这日,柳霜霜正看着手中信条“辛未月癸酉日晚间取之,月”。
“花姑,你说我这么做对吗?”
一旁略显年长的妇人瞧着她迷茫的神情回道:“本是情缘所绊,你的执念又难断,言不出对错,既然已经做了,且尽力一试吧!”
“执念......这些年又何尝不在折磨我自己!”柳霜霜语气凝重。
“还是那句话,想开些,各有自己该走的路,这次你帮他算是尽心了,也别太为难自己,不要过于冒险。”
“我也如此想过,可是每次见他发疯难受,我总想能早一点帮到他。”
“关心是自然,只是,你是否也想通过这件事让他对你的情分多一些?”
柳霜霜显得有些难为情:“或许是吧!也道不清是为了证明什么,还是为了填补内心的歉疚!”这话里有柳霜霜对定世先的情感,那歉疚又是为何呢?
“无论为了什么,若你不想让当年的事被人所知,就一定要掌握度,早些抽身。”花姑语重心长地劝她。
“我知道!一会儿我要出去,两三日便回,偏院那边还请你多留意些。”
“放心吧,你早去早回!”花姑应着。
柳霜霜下山,顺道给定世先送去柳灵抄写的“六绝平心法”,交代他修习此法对抑制体内的火狐残息有帮助,之后便御剑前往乌松山。心里有对徒弟安危的关心,也有对取得凤盏的期盼,想尽快赶去帮忙。
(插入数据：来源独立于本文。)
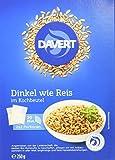 Davert Zart-Dinkel im Kochbeutel, 3er Pack (3 x 250 g) - Bio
到了乌松山,已经乔装的柳霜霜没有带佩剑,藏于离房子稍远的一棵树上观察。
果然,没一会儿,有两人打斗着越过房顶,一追一逃来到了林场。大致能看出后面追的人是乌松山衣着,前一位着黑衣,看身形应该是柳月没错了。
从招式来看柳月主要是防御和逃跑,乌典紧追不舍,一时难以摆脱。接着,一些听闻动静的乌松山弟子赶来。这时,乌崖青也到了:“你是谁,夜袭我乌松山所为何?”
乌典有些心慌地朝他爹望去,毕竟对方抢的是凤盏,若让人知道在他这儿,可就不好解释......
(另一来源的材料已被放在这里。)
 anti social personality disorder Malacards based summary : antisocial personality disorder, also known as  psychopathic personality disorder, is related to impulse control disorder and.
柳月则趁这间隙跃起想要离开,哪料乌崖青迅速运功朝她而来,一掌拍在肩头将其打飞,身上的布袋掉落一旁。
见状,柳霜霜冲出接住乌崖青第二招......乌典径直奔布袋而去,却被柳月阻挡。
毕竟隐藏了身份,师徒二人不便与他们继续纠缠下去,不然很快便会被识破。柳霜霜跃至柳月身旁击退乌典道:“你带东西走,我断后!”
看清二人意图,乌典一着急运功催动了布袋朝自己而来,柳月欲夺却晚一步没有得手,见柳霜霜与乌崖青过招顾不上这边,欲下狠心,却见柳霜霜忽然冲过来揪住乌典朝她喊:“走!”。
乌典转头看向乌崖青,却眼睁睁看着他被打落山崖,随即是响彻黑夜的叫喊声“爹,爹......”
随着视线渐远,乌松山一些举着火把匆忙往山下跑的弟子们,喊着“师傅!”“庄主!”......
山间,师徒二人带着被打晕的乌典落于一处,将他放倒在地并取出身上的布袋,柳霜霜打开确认是凤盏,面露喜悦之色。
“师傅,你怎么来了?”柳月问。
“想来看看你能否顺利完成任务,也幸亏及时赶到,不然怕是又要失败了!”柳霜霜看着她。
“我办事不力,请师傅责罚!”柳月低着头:毕竟刚才的状况确实被困住了,若没有师傅相助,别说取凤盏,自己脱身都困难,一旦被发现真实身份将影响整个师门。
“你呀,心太软,方才明明有脱身的机会,你却出招力度不够,未让他知难而退。”
“师傅,我......”
“东西既已拿到,责罚就免了,你只需记住不是每次遇到困难都会有人相助,事情办砸了影响的不是你一个人,要成长的是你自己。”柳霜霜告诫她。
“是,谢师傅教诲!”
“你应该知晓,无论何时,一旦有对师门不好的影响,我们是不会保任何一个人,所有罪责只能是自己扛!”
“徒儿明白!”
柳霜霜看向一旁的乌典示意道:“弄醒他!”
乌典迷蒙的看着眼前两人,想逃走却发现使不上劲儿,嘴里念着:“你们是谁,为什么抢凤盏?快放了我,我是乌松山少主。”